▸ **Prompt**: For each of these statements, say yes or no to whether it agrees with the text about Igor Simić, and quote the text's exact words that decide it: (a) Simić was born in Titova Mitrovica; (b) Simić was elected vice president of the Serb List in 2016; (c) Simić first became a deputy in the Assembly after the 2019 elections.

▸ **Given text**:
Igor Simić (Игор Симић, Igor Simiq; born 25 May 1986) is a Kosovo Serb politician who was a deputy in the Assembly of the Republic of Kosovo. He is a vice president and the spokesperson of the Serb List, a Serb minority party in Kosovo.

== Early life and career ==
He was born to a Serb family in 1986 in Titova Mitrovica (Kosovska Mitrovica / Mitrovica) which at the time was a part of the SFR Yugoslavia.

He graduated from the Faculty of Economics, University of Priština with the temporary seat in North Mitrovica and later he did doctoral studies at the same university and received his PhD and defended his doctoral dissertation in on the topic of the Community of Serb Municipalities. Currently he is an assistant at the Faculty of Economics, University of Priština and a member of the council at the Faculty of Law of the same university.

He is an executive director of the NGO "Sinergija". In 2015, Simic became the director of the supervisory board of the state-owned enterprise "Mreža Most" and then again in 2019.

Besides his native Serbian, he speaks English.

== Political career ==
Before joining the Serb List, and the Serbian Progressive Party in 2016, he was the spokesperson of the Civic Initiative "Freedom, Democracy, Justice" (SDP) which was led by Oliver Ivanović, who at that time was in prison and was assassinated in 2018.

After the 2017 Kosovan parliamentary elections, Simić became a deputy in the Assembly of the Republic of Kosovo and after the 2019 elections he was elected again. He serves in the Parliamentary Committee for Rights and Interests of Communities and Returns as well as the Committee for Local Governance, Public Administration, Regional Development and Media.

In 2018, Igor Simić was elected vice president of the Serb List.

In November 2019, Simić said that Serbia continues to fund parallel structures and that the Serbian state provides salaries to 40 thousand Serbian citizens in Kosovo. He also denounced claims that North Kosovo is more dangerous than other parts of Kosovo and that young people are not leaving Kosovo because of the Serb List, but because of the Kosovar political class.

On 5 November 2022, all the ten deputies of the Serb List, including Simić, resigned from the Assembly of Kosovo.

▸ **Data under study**:
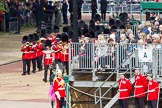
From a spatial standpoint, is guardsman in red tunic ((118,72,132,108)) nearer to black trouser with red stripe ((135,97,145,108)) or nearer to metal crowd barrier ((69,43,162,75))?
black trouser with red stripe ((135,97,145,108))

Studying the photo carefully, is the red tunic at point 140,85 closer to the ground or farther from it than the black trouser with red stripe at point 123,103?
farther from it

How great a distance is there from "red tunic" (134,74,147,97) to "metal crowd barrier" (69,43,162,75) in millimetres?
511

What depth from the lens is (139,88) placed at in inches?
990

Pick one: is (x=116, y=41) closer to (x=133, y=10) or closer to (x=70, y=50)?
(x=70, y=50)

▸ **Solution**:
(a) Yes: "He was born to a Serb family in 1986 in Titova Mitrovica"
(b) No: "In 2018, Igor Simić was elected vice president of the Serb List."
(c) No: "After the 2017 Kosovan parliamentary elections, Simić became a deputy in the Assembly of the Republic of Kosovo"